米軍チームと国内初の親善試合を実現。千葉熱血MAKING・河野和洋の夢

写真提供:千葉熱血MAKING

横須賀の空に豪快な満塁本塁打を放つ

「僕の打ち方はね、ゲイリー・シェフィールドをイメージしているんですよ」

河野和洋は自分の打撃フォームを、このように説明してくれたことがあった。

バットを激しく揺らし、トップの位置から豪快にスイングする。伝説のメジャーリーガーのオマージュとも言えるフォームで、41歳となった今もアマチュア球界で本塁打を重ねる。
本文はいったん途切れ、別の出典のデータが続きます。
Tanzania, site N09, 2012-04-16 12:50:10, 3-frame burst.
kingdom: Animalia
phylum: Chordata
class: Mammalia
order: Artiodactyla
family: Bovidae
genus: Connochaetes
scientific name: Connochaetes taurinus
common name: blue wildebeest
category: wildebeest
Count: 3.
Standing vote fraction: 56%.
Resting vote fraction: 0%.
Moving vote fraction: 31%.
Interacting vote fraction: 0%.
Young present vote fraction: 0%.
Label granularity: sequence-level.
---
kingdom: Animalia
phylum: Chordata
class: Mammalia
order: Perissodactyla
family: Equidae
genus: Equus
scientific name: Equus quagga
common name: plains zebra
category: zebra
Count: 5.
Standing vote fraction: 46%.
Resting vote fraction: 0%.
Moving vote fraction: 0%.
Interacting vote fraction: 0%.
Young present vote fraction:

その日も、河野は横須賀の空に放物線を描いた。「満塁ホームランを打ったんですよ!」。いつもなら自身の一発を淡々と振り返る河野が、この時だけは違っていた。満足そうに、嬉々として話していたものだ。

河野にとって、本塁打を打った事実よりも、打った相手、チームが重要だった。

8月6日、米軍横須賀基地。

河野が選手兼任監督を務めるクラブチーム千葉熱血MAKINGの対戦相手は米軍だった。

「ミリタリーベースボールチームUSA2016」。チームには米海軍、海兵隊、陸軍、空軍などから構成され、なかにはロサンゼルス・ドジャースの1Aに所属経験がある者がいたりと、プロでプレーしていた選手もメンバーに含まれている。発足は8月1日と間もないが、その彼らが日本で最初に対戦相手に選んだチームこそ、千葉熱血MAKINGだったのだ。

同基地では、敷地内を一般開放する恒例の「ヨコスカフレンドシップデー」が開催された日でもあった。毎年数万人の日本人が訪れ、千葉熱血MAKINGの試合にも、河野いわく「3000人は集まったんじゃないですかね?」と言う。プロ野球ならば少ないだろうが、アマチュア野球、ましてや一クラブチームの試合となれば異例の数である。

だから、と河野は語気を強めた。

「この日じゃないとダメだったんですよ!」

「8月6日だからこそ、国境を越えられると思った」

河野と横須賀基地の接点はゼロだった。

「米軍と試合をしたい」。そう切望するようになったきっかけもたまたまだった。

今年1月。東京・福生の横田基地の前を自動車で通った時のことである。広大な敷地内に野球場を確認し、「ここで試合ができないかな?」と咄嗟に思ったという。アメリカの独立リーグでプレー経験がある河野にしてみれば、自然な発想でもあった。

ただ、そうは言ってもツテが全くない。

「いろいろルートを探しましたよ。『米軍とやりたい』と思った以上は、絶対に実現させたかったですからね」

情熱が、執念へと変化することは珍しくない。河野のそれが養父鉄と引き合わせたのも、決して偶然ではなかったのだろう。

野球塾「ルーツベースボールアカデミー」を運営する元ダイエー(現ソフトバンク)の養父は亜細亜大の出身。1学年下で専修大でプレーしていた河野は、東都大学リーグでしのぎを削りあった仲で面識もあった。

その養父が、ミリタリーベースボールチームUSA2016で投手コーチを務めているとなれば話が早い。8月6日は横須賀基地で恒例行事が行われ、プログラムもある程度は決まっている。交渉は簡単ではなかったというが、最終的には「この日」が両者を結びつけた。

河野の言葉に熱がこもる。

「8月6日といえば、太平洋戦争で広島に原爆が投下された日じゃないですか。日本人もアメリカ人も、その日を絶対に忘れちゃいけませんよね。そういう日だからこそ、国境を越えなければいけないんですよ」

アメリカは河野を、千葉熱血MAKINGを受け入れた。ヨコスカフレンドシップデーのイベントの一環として親善試合をプログラムに組み、横須賀基地内のバークリーフィールドでの試合が実現した。

試合は、その後に控える花火大会の開始時間の都合もあり5回で終了した。スコアは10対10。それでも、河野には充足感があった。

「結果なんてどうだっていいんです。大切なのは僕らが、日本のチームが米軍基地で初めて試合をさせてもらったことなんです。野球を通じて日米が交流できた。僕はそれだけで大満足ですよ」

地域貢献、チャリティー活動……。野球を通じて支援を計画

アメリカ人、とりわけ野球経験者ならば「ヒデキ・マツイ」を知る者は少なくないはずだ。ただし、横須賀基地でアーチを描いた打者が、高校時代、後のメジャーリーガーを全国大会で5打席連続敬遠した投手だったと認識している人間はいないだろう。

「それでいいんですよ」と河野は言う。

重要なのは、多くの人間に野球が社会にもたらす影響を理解してもらうこと。そのための裾野の拡大を止めないことである。

「これからも、もっと面白いイベントをやっていきますから! 地域貢献、チャリティー、できることは何でもやりたいですね」

河野は、それをひとつでも多く実現するために、今日もバットを振る。